Posted: Sun Jan 07, 2007 7:07 pm
by malamut
Hello,

after a lot of preparations, I recently fixed quite a lot of pictures with NeatImage in a batch run. Checking the results, I found that it seemed to work fine in the cases where device noise profiles were available.

In the other cases, though, when I was forced to use Auto Profiling, I got some really horrible results. NI completely overreacted on several of those pictures. Complete faces were reduced to pink blurs, like you see sometimes in pictures where the identity of the person must be hidden. I'm not exaggerating.

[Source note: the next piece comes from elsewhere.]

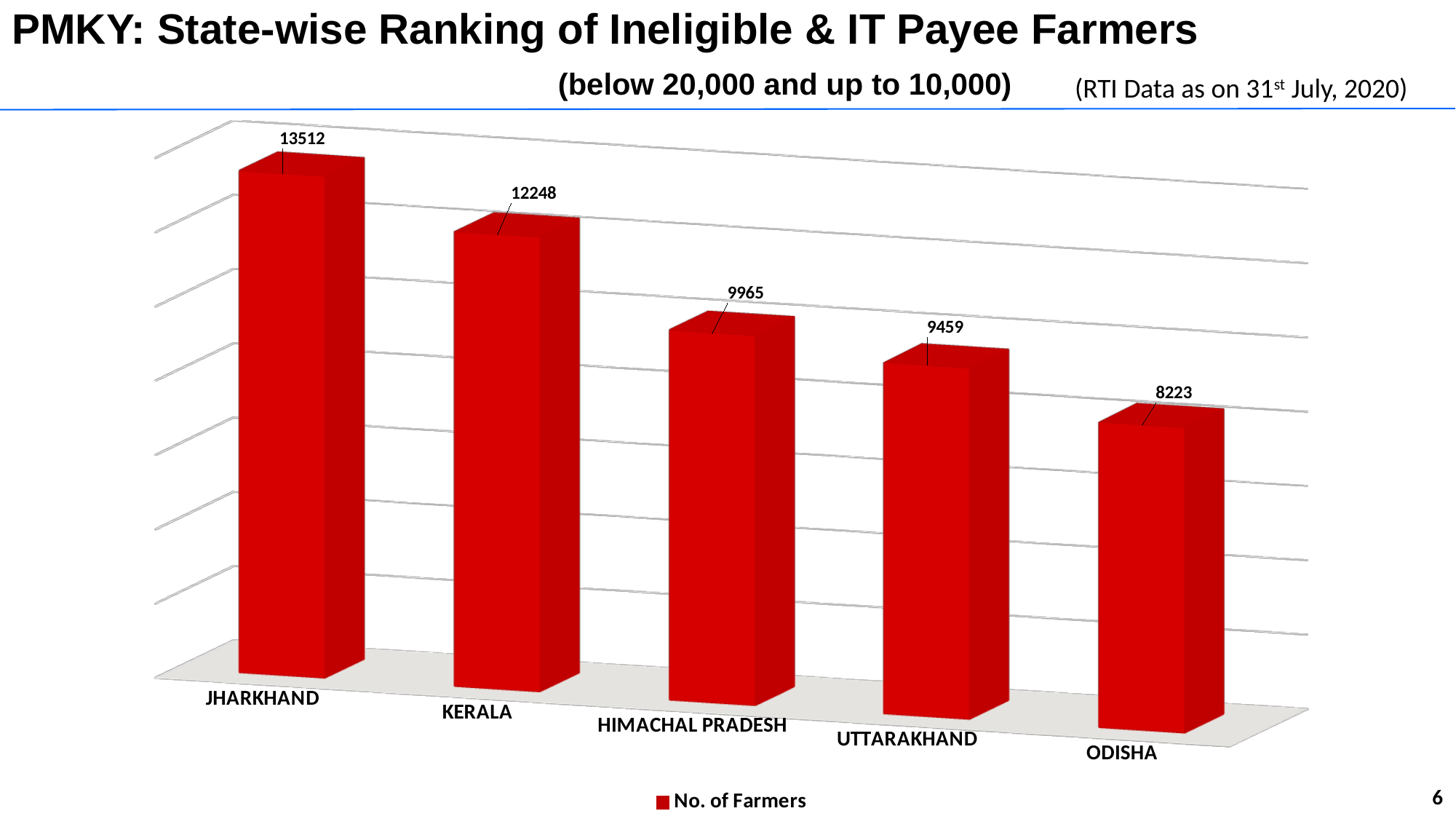
What is the difference in the number of farmers between Jharkhand and Kerala? 1264 What series name does the legend show? No. of Farmers What kind of chart is shown on the slide? Bar chart What is the number of farmers for Himachal Pradesh? 9965 Which state has the highest number of farmers? Jharkhand How many states are shown in the chart? 5 Which state has the lowest number of farmers? Odisha What is the number of farmers for Jharkhand? 13512 What is the number of farmers for Uttarakhand? 9459 What is the number of farmers for Odisha? 8223 What is the number of farmers for Kerala? 12248 Which has more farmers, Himachal Pradesh or Uttarakhand? Himachal Pradesh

Granted, those pictures did not have any uniform areas which would have been suitable for profiling. I can understand that no good NR was possible. I would like to be able to say to NI, though: whatever you do, don't overprocess. If you don't have a device profile and you cannot analyze the picture well, just skip it, or limit yourself to actions which are certain to be safe. Question: is it possible to tell NI to do anything like that?

My second question is about the Auto Fine Tune of the profile using the data from the image to process. I have not seen major problems with it so far, but my question is: is it safe, or could I run into gross overprocessing similar to the full Auto Profile?

Best regards,
malamut

Posted: Sun Jan 07, 2007 7:55 pm
by NITeam
Thank you for the suggestion regarding skipping some "difficult" images where no reliable profiling is possible. I guess this could be implemented as a kind of option so that you could choose how NI should work in batch.

Regarding auto fine-tuning, it is not supposed to make a pre-built profile (that you load and then auto fine-tune) any worse than it already is. Therefore, if you use a high-quality reusable profile set and load one of those profiles and then auto fine-tune it using, say, a "difficult" image, then the filtration results will be as good as if you used that profile without auto fine-tuning, or better (which is the point of doing auto fine-tuning).

Vlad

Posted: Mon Jan 08, 2007 4:41 am
by malamut
Hi Vlad,

thanks for the answer, which was quick and useful as always!

Best Regards,
malamut

Posted: Sun Mar 18, 2007 12:26 am
by jgayman
During the winter months I find myself photographing a lot of indoor sports and other activities. I am using a Canon 1D-MkII and typically shoot at ISO 1600 or 3200. My normal batch process is to use a profile called "remove half noise and sharpen". This profile results in nearly perfect images. They retain all of the original detail and just enough noise is removed. The sharpening makes them crisp without all the nasty after effects that result when sharping high ISO images with Photoshop.

I've had folks ask about my workflow and comment these are the best ISO3200 images they've ever seen.